■ Task to carry out
Return every entry exactly as written, with the pictures removed.

[Entries taken from a collection]
╔══
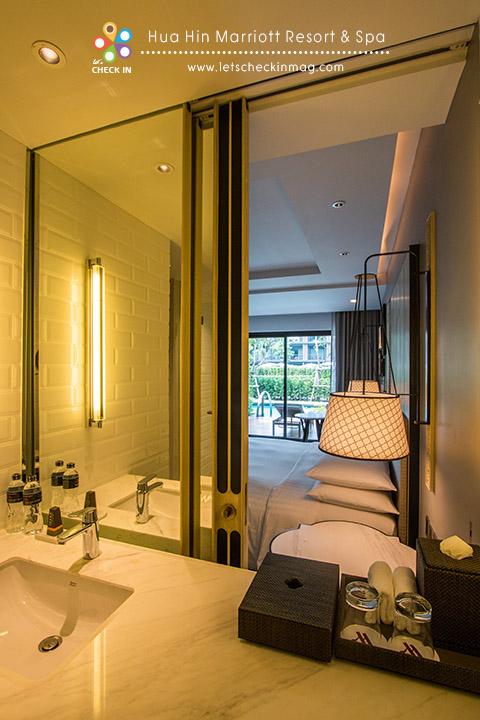 Deluxe Pool Access กระจกห้องน้ำสามารถเปิดออกเชื่อมกับห้องนอนได้ วาบหวิวเล็กๆ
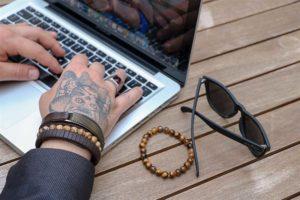 Imagem em destaque de homem usando o notebook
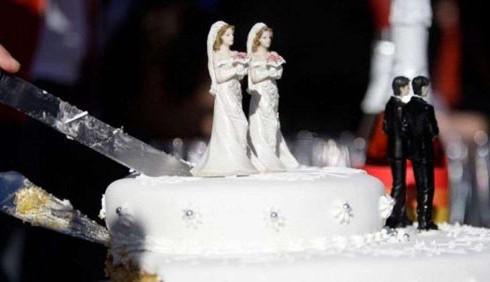 Matrimoni gay: Parigi e Londra dicono sì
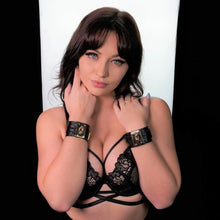 Load image into Gallery viewer, Bondgae Leather Cuffs Black-Rose Gold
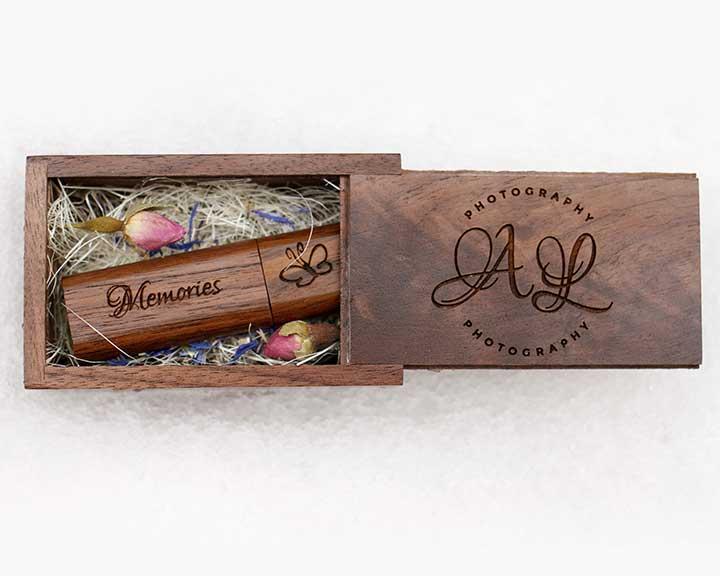 Large engraved keepsake box with credit card USB x10 6x4 prints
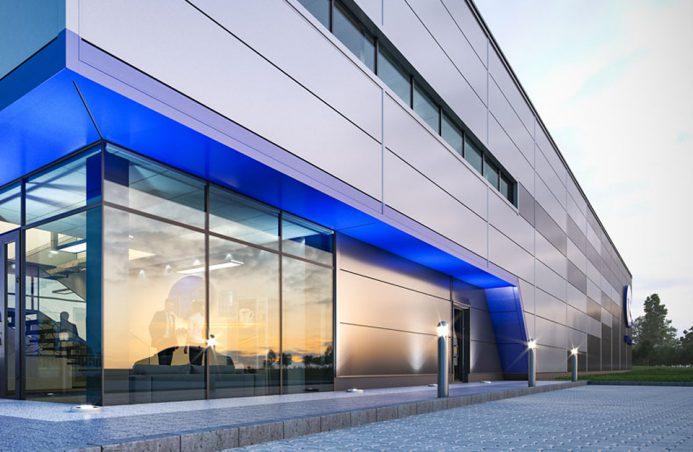 front biura w szarej hali stalowej CoBouw z niebieskim podświetlenie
╚══
■ Answer
 Deluxe Pool Access กระจกห้องน้ำสามารถเปิดออกเชื่อมกับห้องนอนได้ วาบหวิวเล็กๆ
 Imagem em destaque de homem usando o notebook
 Matrimoni gay: Parigi e Londra dicono sì
 Load image into Gallery viewer, Bondgae Leather Cuffs Black-Rose Gold
 Large engraved keepsake box with credit card USB x10 6x4 prints
 front biura w szarej hali stalowej CoBouw z niebieskim podświetlenie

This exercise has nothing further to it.